Supplied passage:
U.S. v. Hendrix, Case No. 4:01CR173DJS(MLM) (E.D. Mo. 9/13/2001)

Decision Date13 September 2001
Docket NumberCase No. 4:01CR173DJS(MLM).
PartiesUNITED STATES OF AMERICA, Plaintiff, v. DERON EUGENE HENDRIX, Defendant.
CourtU.S. District Court — Eastern District of Missouri

MARY ANN MEDLER, Magistrate Judge.

This matter is before the court on the motions of the parties. Pretrial matters were referred to the undersigned United States Magistrate Judge under 28 U.S.C. § 636(b). An evidentiary hearing with regard to defendant Hendrix's pretrial motions was held on July 20, 2001.1 This case is set for trial on September 17, 2001.

Provided data:
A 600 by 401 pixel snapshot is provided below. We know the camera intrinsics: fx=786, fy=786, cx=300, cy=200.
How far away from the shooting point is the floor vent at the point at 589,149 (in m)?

Challenge:
Decide whether each statement agrees with the court decision: (a) Pretrial matters were referred to a magistrate judge. (b) The case is in the Western District of Missouri. (c) Trial is set for September 13, 2001. For each, answer yes or no and quote the deciding words of the decision.

Solved exercise:
(a) Yes: "Pretrial matters were referred to the undersigned United States Magistrate Judge under 28 U.S.C. § 636(b)."
(b) No: "U.S. District Court — Eastern District of Missouri"
(c) No: "This case is set for trial on September 17, 2001."